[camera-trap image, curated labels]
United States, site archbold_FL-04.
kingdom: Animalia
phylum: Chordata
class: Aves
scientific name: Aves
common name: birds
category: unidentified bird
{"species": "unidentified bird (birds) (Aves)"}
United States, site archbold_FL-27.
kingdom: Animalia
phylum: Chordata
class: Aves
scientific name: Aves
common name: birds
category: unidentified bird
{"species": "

▸ **Work instruction**: Give the data back in full, exactly as written.

▸ **Solved problem**:
[camera-trap image, curated labels]
United States, site archbold_FL-04.
kingdom: Animalia
phylum: Chordata
class: Aves
scientific name: Aves
common name: birds
category: unidentified bird
{"species": "unidentified bird (birds) (Aves)"}
United States, site archbold_FL-27.
kingdom: Animalia
phylum: Chordata
class: Aves
scientific name: Aves
common name: birds
category: unidentified bird
{"species": "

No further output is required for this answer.